Dive Brief:
- Software giant Microsoft hit a roadblock in its effort to acquire gaming giant Activision Blizzard when the United Kingdom’s Competition and Markets Authority (CMA) rejected the deal on the grounds it would reduce innovation and consumer choice in the country’s fast-growing cloud gaming market.
- “Microsoft already enjoys a powerful position and head start over other competitors in cloud gaming and this deal would strengthen that advantage, giving it the ability to undermine new and innovative competitors,” Martin Coleman, chair of the CMA panel that looked at the deal, said in a statement.
- The $75 billion deal would be the biggest consumer technology acquisition since AOL bought Time Warner for $182 billion in 2000.
Dive Insight:
Although the decision is limited to Microsoft’s efforts in the UK, it’s a blow to its plans in the United States.
The Federal Trade Commission sued Microsoft late last year to stop the deal, saying it would give the company too much control over the gaming console market by restricting consumers’ ability to play Activision’s hit games like Call of Duty and World of Warcraft on devices other than Xbox.

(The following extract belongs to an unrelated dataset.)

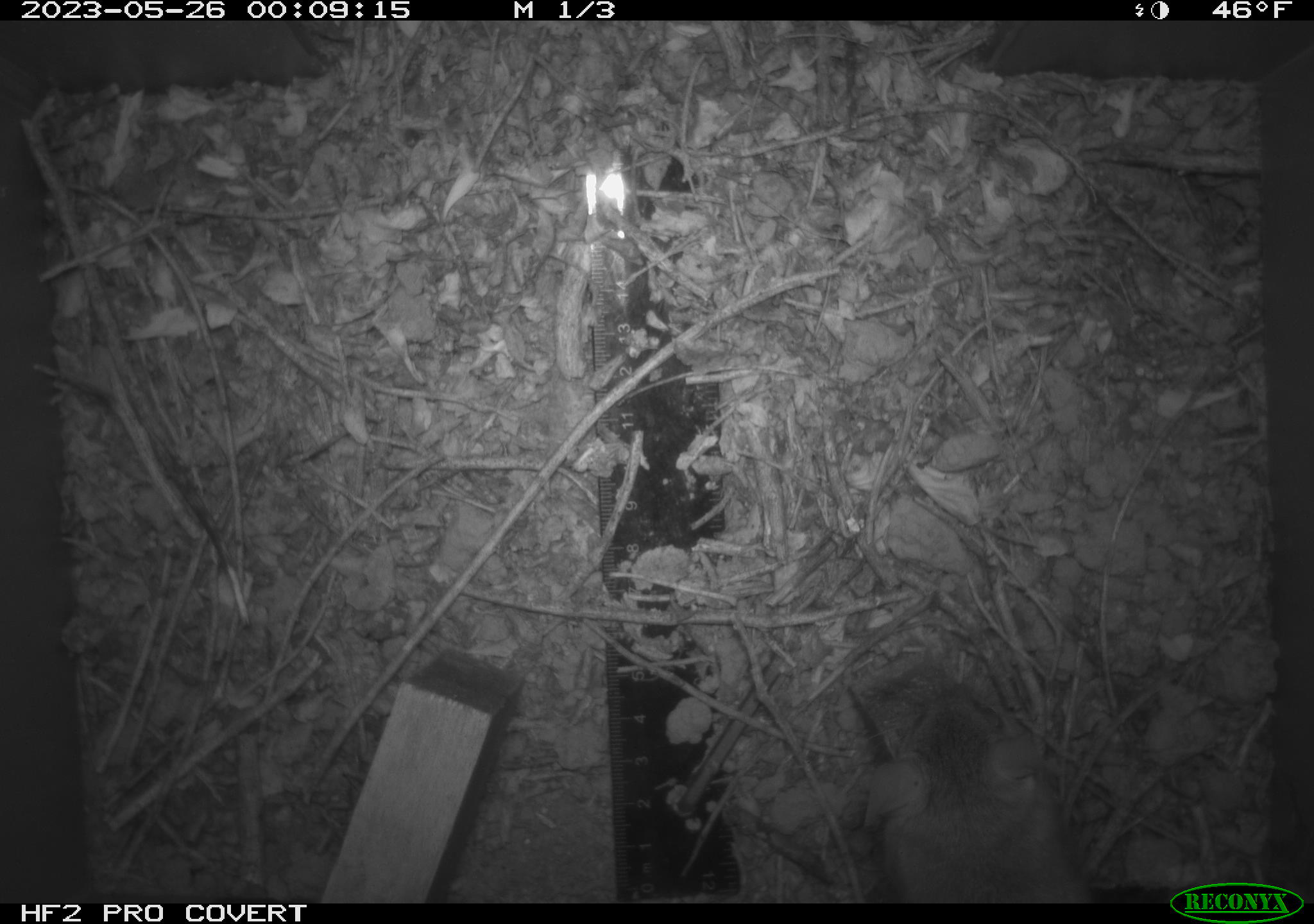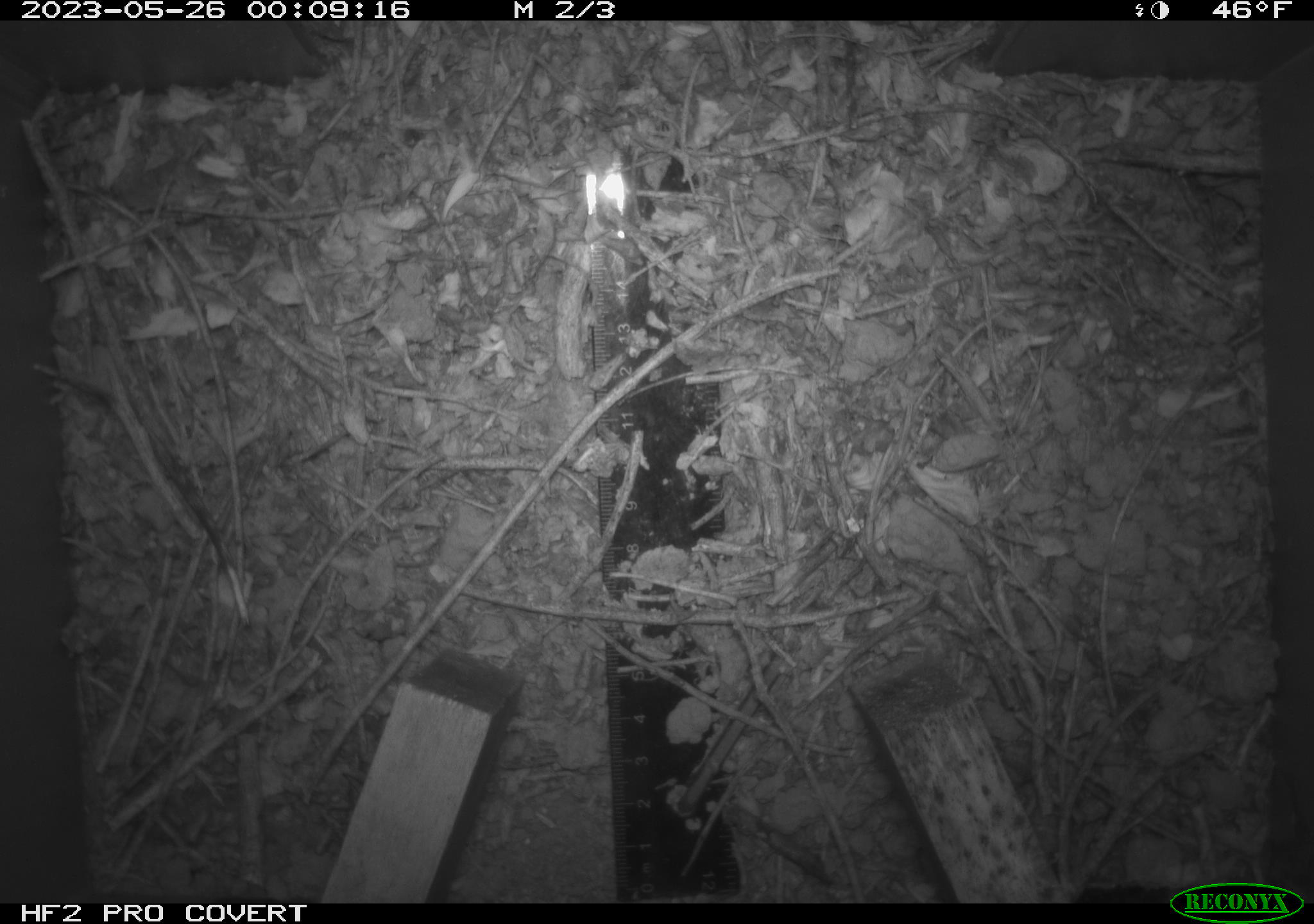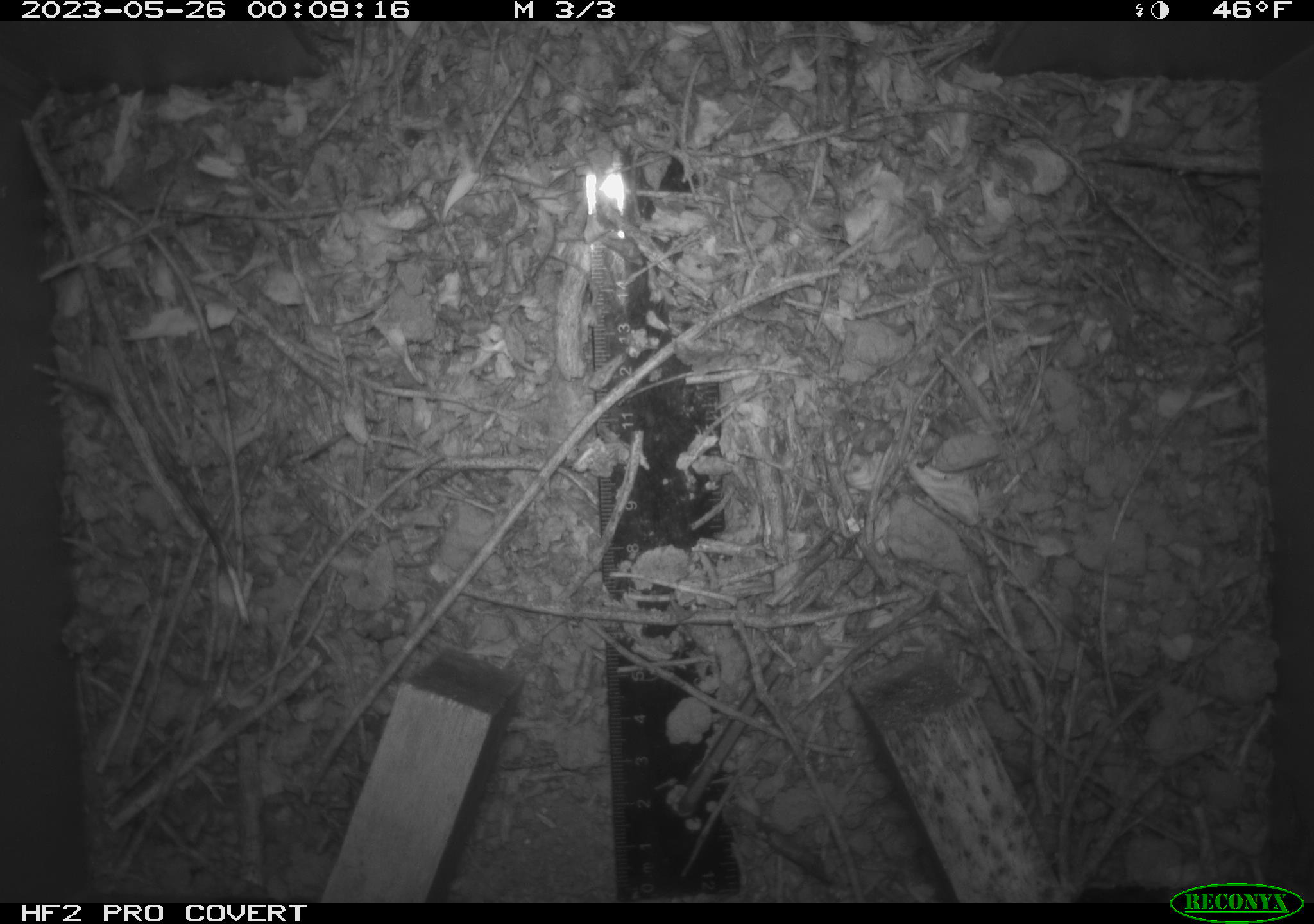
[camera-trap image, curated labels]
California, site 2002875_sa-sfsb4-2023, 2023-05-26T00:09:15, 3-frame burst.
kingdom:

Among the companies that stand to lose is Sony, whose PlayStation console competes with Xbox.
“With control over Activision’s blockbuster franchises, Microsoft would have both the means and motive to harm competition by manipulating Activision’s pricing, degrading Activision’s game quality or player experience on rival consoles and gaming services, changing the terms and timing of access to Activision’s content, or withholding content from competitors entirely,” the FTC said last year.
Overseas strategy
To the extent Microsoft was hoping to buttress its defense against the FTC by seeking antitrust approval first by the UK and, later, the European Union, that strategy has started to fall apart with the CMA’s rejection of the deal.
“Microsoft had hoped to undercut a challenge to the deal by the F.T.C. chair, Lina Khan, by reaching settlements with the British regulator and its counterpart in the European Union,” The New York Times reported.
The EU is expected to look at the deal by May 22.
Although decisions by the UK and EU don’t impact what the company can do in the United States, if they both end up rejecting the deal, that can make it harder for Microsoft to make its case before the FTC.
“Global deals typically need the endorsement of the world’s biggest regulators to move ahead,” The Wall Street Journal reported.
Microsoft tried to save the deal in the UK by promising not to restrict Call of Duty, Activision’s biggest game, to the Xbox and guaranteeing access to the game on other consoles, among other things.
But those concessions weren’t enough, in part because the CMA, after reviewing the deal, expressed more concern over the small but growing cloud market than the traditional console market that dominates today but might not in the future.
What’s more, the concessions would have required regulatory oversight for a decade to ensure the promises were being carried out, an approach that the CMA said is antithetical to free competition.
“By contrast,” the CMA said, “preventing the merger would effectively allow market forces to continue to operate and shape the development of cloud gaming without this regulatory intervention.”
The one big change the CMA wanted Microsoft to take, divesting the Call of Duty franchise, the company wouldn’t do.
Microsoft said it would appeal.
“This decision appears to reflect a flawed understanding of this market and the way the relevant cloud technology actually works,” said Brad Smith, Microsoft vice chair and president.
The FTC is expected to hold an administrative hearing on the deal in August.